Two men who asked for £50,000 from an unnamed member of the Royal Family in exchanged for tapes that featured claims of gay sex have been found guilty of blackmail.

The male member of the Royal Family’s identity has been concealed during the trial. Some of the proceedings were effectively held in secret, with members of the press unable to report details in order to protect him.

Ian Strachan, 31, and Sean McGuigan, 41, have been sentenced to five years.

The court at the Old Bailey heard claims that the Royal, referred to only as witness A, performed a sexual act on his aide, witness D, at a party.

After failing to sell the story to a number of national newspapers, the pair tried to sell the tapes to a friend of the Royal.

Mr Justice Cooke said: “The corrosive evil of blackmail means that any sentence must have a deterrent effect.”

Mark Ellison QC, prosecuting, said the case was: “a classic example of blackmail.

“Although they claimed to be acting in the interests of the victim, the jury rejected this story and agreed with the prosecution that they were simply interested in the money.

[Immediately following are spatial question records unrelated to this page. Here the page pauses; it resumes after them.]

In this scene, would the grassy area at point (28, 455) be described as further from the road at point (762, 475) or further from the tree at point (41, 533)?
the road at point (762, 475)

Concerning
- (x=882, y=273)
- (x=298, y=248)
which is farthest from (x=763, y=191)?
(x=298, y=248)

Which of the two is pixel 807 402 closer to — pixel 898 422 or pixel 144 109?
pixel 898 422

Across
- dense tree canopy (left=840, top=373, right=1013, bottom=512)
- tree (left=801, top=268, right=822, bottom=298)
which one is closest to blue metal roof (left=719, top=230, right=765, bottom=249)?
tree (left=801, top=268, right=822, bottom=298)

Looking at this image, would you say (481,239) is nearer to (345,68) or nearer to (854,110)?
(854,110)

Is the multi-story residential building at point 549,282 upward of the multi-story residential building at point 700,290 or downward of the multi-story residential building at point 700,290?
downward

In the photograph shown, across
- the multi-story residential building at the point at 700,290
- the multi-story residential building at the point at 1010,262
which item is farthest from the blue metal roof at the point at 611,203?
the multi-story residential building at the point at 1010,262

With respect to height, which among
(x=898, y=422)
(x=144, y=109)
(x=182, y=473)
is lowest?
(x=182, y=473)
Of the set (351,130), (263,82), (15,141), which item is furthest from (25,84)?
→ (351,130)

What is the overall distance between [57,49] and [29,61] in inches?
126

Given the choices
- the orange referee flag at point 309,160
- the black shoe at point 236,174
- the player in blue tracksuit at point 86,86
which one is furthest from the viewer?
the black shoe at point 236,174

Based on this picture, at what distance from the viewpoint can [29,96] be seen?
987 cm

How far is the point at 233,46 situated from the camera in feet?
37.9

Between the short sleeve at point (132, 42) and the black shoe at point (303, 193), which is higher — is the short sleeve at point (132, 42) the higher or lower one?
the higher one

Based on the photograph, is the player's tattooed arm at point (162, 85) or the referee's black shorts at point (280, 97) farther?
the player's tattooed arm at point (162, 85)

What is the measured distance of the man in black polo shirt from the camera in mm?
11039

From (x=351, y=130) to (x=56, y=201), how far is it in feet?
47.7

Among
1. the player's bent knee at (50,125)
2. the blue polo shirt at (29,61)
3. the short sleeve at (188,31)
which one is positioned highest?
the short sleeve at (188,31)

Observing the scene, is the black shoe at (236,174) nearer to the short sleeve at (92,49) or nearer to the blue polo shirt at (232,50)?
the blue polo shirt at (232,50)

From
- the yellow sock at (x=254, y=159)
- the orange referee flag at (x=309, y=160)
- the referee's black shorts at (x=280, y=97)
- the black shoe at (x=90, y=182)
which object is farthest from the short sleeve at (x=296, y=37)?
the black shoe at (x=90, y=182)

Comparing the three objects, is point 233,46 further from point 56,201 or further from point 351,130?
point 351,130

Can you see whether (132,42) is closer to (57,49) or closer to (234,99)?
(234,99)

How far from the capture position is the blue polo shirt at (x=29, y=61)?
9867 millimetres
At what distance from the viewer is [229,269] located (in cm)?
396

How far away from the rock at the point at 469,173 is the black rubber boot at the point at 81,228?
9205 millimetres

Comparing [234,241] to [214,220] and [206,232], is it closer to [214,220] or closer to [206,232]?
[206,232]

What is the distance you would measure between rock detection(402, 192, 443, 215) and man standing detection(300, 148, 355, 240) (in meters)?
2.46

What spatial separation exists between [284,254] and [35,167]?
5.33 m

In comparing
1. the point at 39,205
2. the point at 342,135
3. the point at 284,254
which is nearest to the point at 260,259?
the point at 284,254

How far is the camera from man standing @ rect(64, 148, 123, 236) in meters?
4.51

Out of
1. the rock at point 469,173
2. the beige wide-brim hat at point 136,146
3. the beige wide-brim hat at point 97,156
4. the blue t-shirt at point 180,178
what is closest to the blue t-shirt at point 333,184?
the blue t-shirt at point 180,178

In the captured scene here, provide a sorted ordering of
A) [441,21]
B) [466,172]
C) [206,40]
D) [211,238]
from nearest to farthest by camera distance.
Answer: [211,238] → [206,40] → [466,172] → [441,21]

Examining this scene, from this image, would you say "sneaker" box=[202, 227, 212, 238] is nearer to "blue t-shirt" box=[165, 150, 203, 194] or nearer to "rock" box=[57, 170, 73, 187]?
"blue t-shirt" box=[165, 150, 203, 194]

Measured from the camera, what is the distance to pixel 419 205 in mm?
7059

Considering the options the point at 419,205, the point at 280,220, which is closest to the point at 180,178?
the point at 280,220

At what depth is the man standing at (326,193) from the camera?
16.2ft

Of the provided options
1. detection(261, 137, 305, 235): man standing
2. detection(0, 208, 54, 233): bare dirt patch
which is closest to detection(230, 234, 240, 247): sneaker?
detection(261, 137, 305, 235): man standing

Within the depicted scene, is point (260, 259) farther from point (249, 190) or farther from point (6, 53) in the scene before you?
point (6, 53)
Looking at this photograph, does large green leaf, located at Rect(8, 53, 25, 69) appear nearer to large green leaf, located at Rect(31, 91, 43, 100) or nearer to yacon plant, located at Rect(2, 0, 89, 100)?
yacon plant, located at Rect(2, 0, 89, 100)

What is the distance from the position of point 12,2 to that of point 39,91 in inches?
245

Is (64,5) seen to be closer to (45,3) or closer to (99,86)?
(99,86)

“Prosecutions for blackmail are rare but it is a serious offence which can involve the victims making themselves vulnerable in order that the case comes to trial.”

He added: “We will not hesitate to prosecute blackmail cases and we will always seek to protect the anonymity of blackmail victims”.

Since The Sunday Times broke the story in October there has been widespread speculation as to which Royal Family member is the victim of the alleged blackmail.

He has been named on TV in the US and Australia and on numerous websites.

The British press are legally restrained from revealing the identity of the person, though it has been reported that he does not carry out any public duties.

Buckingham Palace has refused to comment on the case, saying only that it is a matter for the police.